Yeah, I’ve worked in government for more than twenty years.

> Imagine working somewhere that you would never be able to make a joke, speculate on a topic, ask a question, because it could be taken out of context due to everything being documented/written down.

Everything being written down makes things being taken out of contexr less of a risk. People with the attitude “don’t write things down if you don’t want to see it in the Washington Post” are, in my experience, without exception concerned primarily about things that would be problematic taken in context.

> It is fine to desire that, but realize that there needs to be a significant pay increase and/or a significant realignment of expectations, since nobody would want to independently take responsibility or action on anything

The attitude at issue is one of avoiding, not taking responsibility. People with it are the people who refuse to take responsibility even if they enjoy exercising authority.
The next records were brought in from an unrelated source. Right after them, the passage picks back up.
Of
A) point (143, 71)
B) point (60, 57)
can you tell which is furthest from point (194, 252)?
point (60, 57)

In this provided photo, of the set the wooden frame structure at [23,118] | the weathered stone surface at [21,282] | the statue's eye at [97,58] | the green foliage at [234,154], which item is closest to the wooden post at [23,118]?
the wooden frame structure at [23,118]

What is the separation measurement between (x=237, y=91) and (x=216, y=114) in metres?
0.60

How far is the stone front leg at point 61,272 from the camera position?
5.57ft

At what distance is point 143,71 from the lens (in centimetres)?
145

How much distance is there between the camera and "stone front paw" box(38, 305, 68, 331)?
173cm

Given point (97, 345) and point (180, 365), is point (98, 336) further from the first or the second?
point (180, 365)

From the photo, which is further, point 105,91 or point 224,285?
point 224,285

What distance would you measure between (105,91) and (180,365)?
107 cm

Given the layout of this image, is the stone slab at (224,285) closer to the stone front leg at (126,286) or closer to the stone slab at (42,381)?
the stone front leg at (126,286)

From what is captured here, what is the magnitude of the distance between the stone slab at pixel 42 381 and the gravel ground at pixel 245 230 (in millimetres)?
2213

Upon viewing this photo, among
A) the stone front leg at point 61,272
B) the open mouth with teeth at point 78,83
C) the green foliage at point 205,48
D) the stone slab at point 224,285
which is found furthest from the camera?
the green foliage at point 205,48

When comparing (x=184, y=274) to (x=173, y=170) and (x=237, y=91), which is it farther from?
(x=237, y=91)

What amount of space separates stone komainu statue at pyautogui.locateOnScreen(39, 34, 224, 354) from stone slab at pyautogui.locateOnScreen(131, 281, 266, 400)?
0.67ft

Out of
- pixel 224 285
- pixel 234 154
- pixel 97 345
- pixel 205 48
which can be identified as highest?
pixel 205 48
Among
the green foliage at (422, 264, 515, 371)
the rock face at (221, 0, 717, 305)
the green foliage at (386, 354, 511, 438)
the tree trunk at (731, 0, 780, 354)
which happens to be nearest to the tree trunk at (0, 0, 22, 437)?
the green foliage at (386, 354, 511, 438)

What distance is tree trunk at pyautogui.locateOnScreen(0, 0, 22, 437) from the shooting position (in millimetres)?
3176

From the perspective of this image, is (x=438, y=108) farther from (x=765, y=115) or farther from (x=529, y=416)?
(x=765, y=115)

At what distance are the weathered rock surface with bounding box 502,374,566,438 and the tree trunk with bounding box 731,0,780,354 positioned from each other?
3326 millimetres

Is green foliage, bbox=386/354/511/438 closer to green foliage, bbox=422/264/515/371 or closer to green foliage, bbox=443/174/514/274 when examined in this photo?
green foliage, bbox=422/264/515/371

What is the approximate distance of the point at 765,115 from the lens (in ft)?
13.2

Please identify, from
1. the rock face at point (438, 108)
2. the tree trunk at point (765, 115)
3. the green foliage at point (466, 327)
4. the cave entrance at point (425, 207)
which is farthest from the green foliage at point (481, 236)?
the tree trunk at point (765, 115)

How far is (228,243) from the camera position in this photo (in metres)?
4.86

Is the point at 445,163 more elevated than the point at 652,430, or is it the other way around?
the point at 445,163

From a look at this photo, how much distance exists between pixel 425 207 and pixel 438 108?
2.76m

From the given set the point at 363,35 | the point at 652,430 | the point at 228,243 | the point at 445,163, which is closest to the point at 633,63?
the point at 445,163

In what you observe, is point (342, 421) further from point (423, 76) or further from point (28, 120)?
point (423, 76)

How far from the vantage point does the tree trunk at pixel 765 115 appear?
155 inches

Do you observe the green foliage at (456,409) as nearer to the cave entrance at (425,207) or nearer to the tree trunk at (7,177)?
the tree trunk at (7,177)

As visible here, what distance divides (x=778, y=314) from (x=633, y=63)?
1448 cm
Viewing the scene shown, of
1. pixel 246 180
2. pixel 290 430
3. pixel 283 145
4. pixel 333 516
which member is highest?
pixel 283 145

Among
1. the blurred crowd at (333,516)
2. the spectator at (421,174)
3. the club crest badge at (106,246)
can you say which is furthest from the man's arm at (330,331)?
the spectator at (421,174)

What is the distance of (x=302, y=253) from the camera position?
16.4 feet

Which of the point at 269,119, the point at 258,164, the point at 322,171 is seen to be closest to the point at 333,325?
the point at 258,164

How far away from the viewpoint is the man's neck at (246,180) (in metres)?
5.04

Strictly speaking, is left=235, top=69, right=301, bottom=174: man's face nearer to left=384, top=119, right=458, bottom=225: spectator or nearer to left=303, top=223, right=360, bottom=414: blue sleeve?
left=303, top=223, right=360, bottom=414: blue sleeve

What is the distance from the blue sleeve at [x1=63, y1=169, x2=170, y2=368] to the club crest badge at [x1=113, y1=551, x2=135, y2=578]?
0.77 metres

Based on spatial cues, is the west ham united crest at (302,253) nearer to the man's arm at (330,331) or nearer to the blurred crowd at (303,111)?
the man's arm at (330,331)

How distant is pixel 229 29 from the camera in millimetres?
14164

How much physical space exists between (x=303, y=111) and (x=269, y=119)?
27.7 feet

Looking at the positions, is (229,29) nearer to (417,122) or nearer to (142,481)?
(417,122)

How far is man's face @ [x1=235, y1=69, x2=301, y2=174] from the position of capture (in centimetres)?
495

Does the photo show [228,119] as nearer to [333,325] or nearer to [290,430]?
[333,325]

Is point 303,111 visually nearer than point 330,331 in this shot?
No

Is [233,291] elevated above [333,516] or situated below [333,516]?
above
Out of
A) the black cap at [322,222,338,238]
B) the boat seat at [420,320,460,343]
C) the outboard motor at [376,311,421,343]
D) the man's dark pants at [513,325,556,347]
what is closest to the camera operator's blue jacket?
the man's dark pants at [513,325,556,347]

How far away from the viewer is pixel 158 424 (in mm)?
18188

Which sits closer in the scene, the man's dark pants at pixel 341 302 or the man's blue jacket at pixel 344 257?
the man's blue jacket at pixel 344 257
But, yes, you need to pay people in government significantly more, no argument there.

Seems like naive reasoning in a world where such messages can easily be taken out of context. Imagine a lawsuit about a car malfunction leading to death and someone digs up some source code with a kill_child_process method. What does it matter whether that was relevant at all to the case at hand? It looks bad anyway. Anyway, such policies are similarly common in the corporate world.